Merge branch 'main' into run-store-write-adapter

d-cs · web-flow · commit 3b809b9aafbe · 2026-06-18T12:24:56.000+01:00
diff --git a/docs/ai-chat/custom-agents.mdx b/docs/ai-chat/custom-agents.mdx
@@ -179,6 +179,38 @@ for await (const turn of session) {
 }
 ```
 
+## Stopping generation
+
+The frontend stops a turn with [`transport.stopGeneration(chatId)`](/ai-chat/frontend#stop-generation), which writes a stop signal to the session's input stream. It aborts the current turn's generation but keeps the run alive, so the next message continues on the same session.
+
+`turn.signal` is a combined stop-and-cancel `AbortSignal`, fresh each turn. Pass it to `streamText` so the stop reaches the model, then let `turn.complete()` finish the turn:
+
+```ts trigger/my-chat.ts
+for await (const turn of session) {
+  const result = streamText({
+    model: anthropic("claude-sonnet-4-5"),
+    messages: turn.messages,
+    abortSignal: turn.signal, // fires on a user stop OR a run cancel
+    stopWhen: stepCountIs(15),
+  });
+
+  await turn.complete(result);
+
+  if (turn.stopped) {
+    // user stopped this turn — the partial response is already accumulated
+  }
+}
+```
+
+On a stop, `turn.complete()` cleans up the aborted parts of the partial response, accumulates it as its own assistant message, and writes turn-complete. The run does not end — the loop continues to the next turn.
+
+Read `turn.stopped` to tell a user stop from a full run cancel:
+
+- **User stop** (`transport.stopGeneration`): `turn.signal` aborts, `turn.stopped` is `true`, the partial response is accumulated, and the run stays alive for the next message.
+- **Run cancel** (cancelled, expired, or `maxDuration` exceeded): `turn.signal` aborts, `turn.stopped` is `false`, and `turn.complete()` returns without accumulating because the run is ending.
+
+A hand-rolled loop wires this itself with `chat.createStopSignal()` and `chat.cleanupAbortedParts()`. Two things `createSession` handles for you are easy to get wrong there — see the [hand-rolled loop checklist](#hand-rolled-loop-checklist).
+
 ## Hand-rolled loop with primitives
 
 For full control, skip `createSession` and compose the primitives directly:
diff --git a/docs/ai-chat/patterns/human-in-the-loop.mdx b/docs/ai-chat/patterns/human-in-the-loop.mdx
@@ -20,7 +20,7 @@ Turn N:
   LLM streams text → calls askUser tool (no execute)
   streamText ends with tool-call in `input-available` state
   onTurnComplete fires (finishReason = "tool-calls")
-  Agent idle
+  Agent suspends (compute freed) — maxDuration does not tick while paused
 
 Frontend:
   Renders question + option buttons from tool input
@@ -36,6 +36,14 @@ Turn N+1:
 
 The AI SDK's `toUIMessageStream` automatically reuses the assistant message ID across the pause (we pass `originalMessages` internally), so `responseMessage` in the post-resume `onTurnComplete` is the **full merged message** — the original text, the completed tool call, and any follow-up content — not just the new parts.
 
+## Duration and cost while paused
+
+A pause doesn't hold compute.
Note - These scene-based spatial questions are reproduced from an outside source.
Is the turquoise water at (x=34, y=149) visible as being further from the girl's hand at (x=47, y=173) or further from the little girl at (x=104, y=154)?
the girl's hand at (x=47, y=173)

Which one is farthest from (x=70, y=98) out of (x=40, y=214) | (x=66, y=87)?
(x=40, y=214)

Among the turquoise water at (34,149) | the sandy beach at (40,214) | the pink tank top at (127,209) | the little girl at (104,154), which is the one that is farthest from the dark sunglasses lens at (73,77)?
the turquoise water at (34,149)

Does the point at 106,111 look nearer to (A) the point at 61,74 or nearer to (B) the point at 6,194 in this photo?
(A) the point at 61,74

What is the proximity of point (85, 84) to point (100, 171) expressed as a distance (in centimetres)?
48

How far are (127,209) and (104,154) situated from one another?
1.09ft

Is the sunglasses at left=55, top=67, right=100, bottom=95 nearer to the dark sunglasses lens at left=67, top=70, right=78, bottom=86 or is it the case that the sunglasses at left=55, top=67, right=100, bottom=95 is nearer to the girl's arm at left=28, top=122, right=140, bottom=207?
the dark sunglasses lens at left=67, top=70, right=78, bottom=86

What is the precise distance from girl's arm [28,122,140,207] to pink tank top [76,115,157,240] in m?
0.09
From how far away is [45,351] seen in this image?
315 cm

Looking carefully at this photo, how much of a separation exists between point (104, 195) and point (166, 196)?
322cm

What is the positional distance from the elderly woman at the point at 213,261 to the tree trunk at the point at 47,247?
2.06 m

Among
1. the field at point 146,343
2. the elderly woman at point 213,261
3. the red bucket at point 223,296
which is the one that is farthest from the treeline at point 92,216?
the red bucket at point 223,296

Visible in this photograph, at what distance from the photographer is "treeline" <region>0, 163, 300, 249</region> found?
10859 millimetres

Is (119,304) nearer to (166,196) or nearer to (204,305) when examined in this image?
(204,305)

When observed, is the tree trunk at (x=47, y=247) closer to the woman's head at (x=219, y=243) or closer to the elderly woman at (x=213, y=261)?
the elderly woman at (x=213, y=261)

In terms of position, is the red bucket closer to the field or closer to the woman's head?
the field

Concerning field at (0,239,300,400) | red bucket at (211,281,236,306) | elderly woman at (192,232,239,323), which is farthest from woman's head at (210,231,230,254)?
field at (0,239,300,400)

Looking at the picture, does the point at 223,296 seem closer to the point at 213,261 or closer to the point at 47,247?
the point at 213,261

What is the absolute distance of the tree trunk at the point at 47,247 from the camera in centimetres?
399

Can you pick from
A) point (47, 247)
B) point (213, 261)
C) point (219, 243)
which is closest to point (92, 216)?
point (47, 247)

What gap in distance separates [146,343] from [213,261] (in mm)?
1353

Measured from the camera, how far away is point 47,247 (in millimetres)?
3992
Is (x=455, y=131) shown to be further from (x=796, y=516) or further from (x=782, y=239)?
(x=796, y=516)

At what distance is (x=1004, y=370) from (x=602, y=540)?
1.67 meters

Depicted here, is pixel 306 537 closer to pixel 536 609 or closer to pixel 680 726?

After the model calls a no-execute tool, the turn finishes and the run stays warm for `idleTimeoutInSeconds` (default 30s), then **suspends** and frees its compute, the same way [`wait.for`](/wait-for) does. The user's `addToolOutput` wakes it back up.
+
+Because the run is suspended while it waits, the human's thinking time is not billed and does **not** count against [`maxDuration`](/runs/max-duration). `maxDuration` measures active CPU time and excludes suspended waitpoint time, exactly like `wait.for`, so a user can take minutes, hours, or days to answer without the run hitting `maxDuration`. The only time that counts is each turn's actual compute plus the short warm window before each suspend.
+
+You don't need to raise `maxDuration` or end the run to support long human waits. How long a single suspended pause stays open is governed by the run's suspend timeout, not `maxDuration`; if a wait outlives it the run ends, and the next `addToolOutput` boots a fresh continuation that picks up the resolved tool result.
+
 ## Backend: define the tool
 
 A HITL tool has an `inputSchema` describing what the model can ask, but **no `execute` function**. When the LLM calls it, `streamText` returns control to your agent.